Stephen F. Austin State University

"Ossie" Methvin's good deed created a new town (December 2013)

"Ossie" Methvin's good deed created a new town
By Van Craddock

Longview's future was assured on April 7, 1870. That's the day farmer Ossamus "Ossie" Hitch Methvin Sr. deeded 100 acres to the Southern Pacific Railroad for one gold dollar. In September that same year, Methvin and his wife, Margaret, deeded additional acreage to the railroad, this time for $500.

The agreement ensured the rail would "enhance the value of lands along the line … opening up and developing the resources of the country." The railroad agreed to bypass the settlement of Earpville and instead locate a depot and plat a new town site a mile or so west. The new village was to be named for the "long view" from Rock Hill, where the Methvins' three-story home was located.

A railroad meant prosperity for little Longview.

The area's first railroad was the tiny Southern Pacific (no relation to the behemoth rail company that later bore the same name). By 1857 the Southern Pacific had built 23 miles of line from Swanson's Landing at Caddo Lake south to Marshall. However, on the day service was to commence, the company's steam locomotive hadn't yet arrived. The railroad had to use oxen to pull the cars until the locomotive was available.

By 1870 the line extended from Marshall westward to Hallsville. The first train from Hallsville to the new village of Longview arrived on Feb. 21, 1871, a trip that was slowed by several mechanical failures. Reported early Longview businessman Oliver Pegues:

"Two or three miles out of Hallsville, the train jumped the track … Since I had no idea how long it would take to get things going again, I went over to old man Green's (farm) and borrowed a horse to get into Longview. It took that train over two days to come to Longview and return to Hallsville, a round trip of 20 miles. It jumped the track about five times." (Early riders insisted T&P stood for "Time and Patience.")

The following month, in March 1871, U.S. Congress granted a federal charter to the Texas Pacific Railroad Company (soon to be called the Texas & Pacific) with the mandate to build the line from East Texas all the way to San Diego, Calif. The T&P absorbed the Southern Pacific line.
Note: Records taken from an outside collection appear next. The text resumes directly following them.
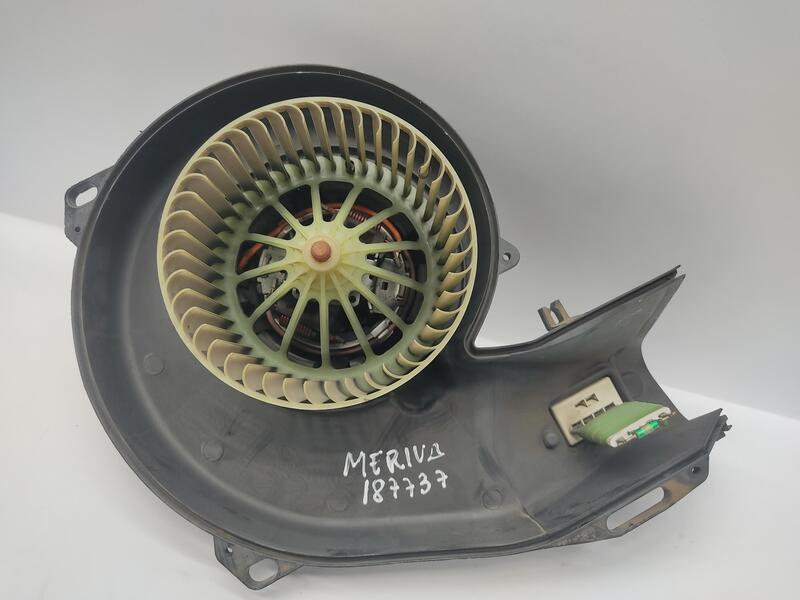 Pulseur d'air OPEL MERIVA COSMO Diesel - 1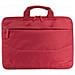 Borsa Notebook Smilza Fino a 14" Colore Rosso - Foto miniatura 7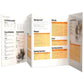 Renegade Game Studios Hunter: The Reckoning 5th Edition Storyteller Screen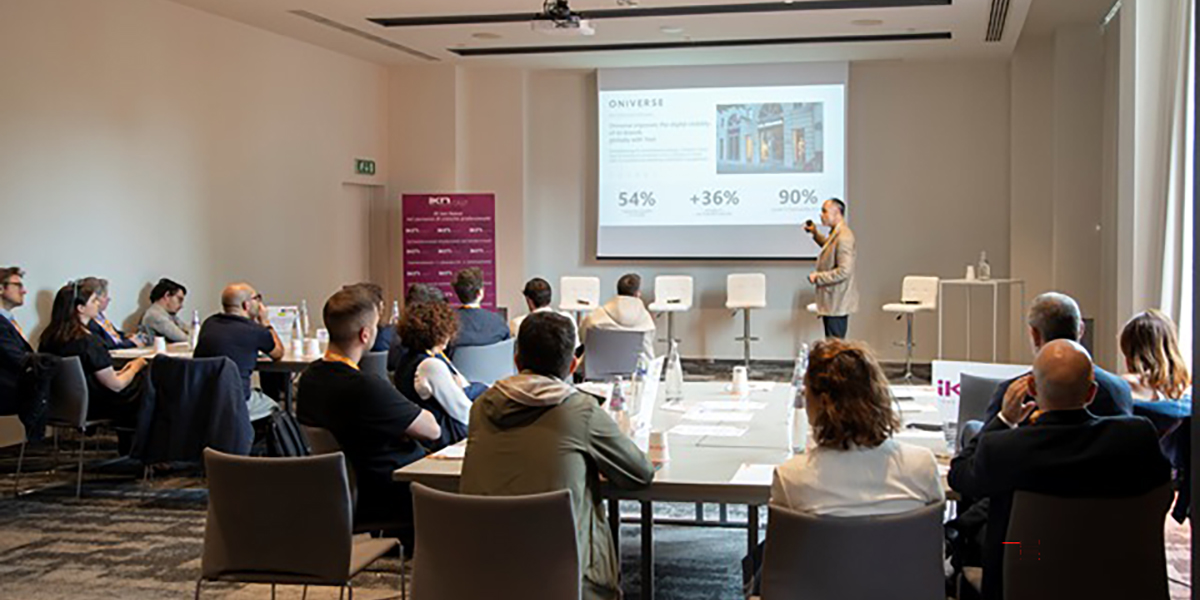 115 top manager a confronto al Forum Retail Leader Summit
The T&P line was to run due west to Dallas, missing the town of Tyler. Said one Tyler newspaper, "The extreme southern survey now contemplated will pass about 12 miles north of Tyler. We hope this is a mistake … Have the people of Tyler slept too long?"

For a couple of years Longview remained the western terminus, meaning farmers had to bring their produce to town for rail shipment back East. The village, incorporated in June 1871, quickly became a bustling shipping and trade center. The aforementioned Oliver Pegues became Longview's first postmaster.

In 1873, Gregg County was created from acreage taken from Upshur and Rusk counties. That same year Longview was selected by residents to be the county seat.

In addition to a downtown T&P depot, in 1872 the International & Great Northern Railroad opened a second depot just east of town and extended its line southward to Palestine.

The Texas & Pacific finally reached Dallas in July 1873. By December that year the Texas & Pacific line ran from Texarkana to Dallas.

"Ossie" Methvin, today considered to be the "father of Longview," died in 1882. Widow Margaret outlived him by 12 years.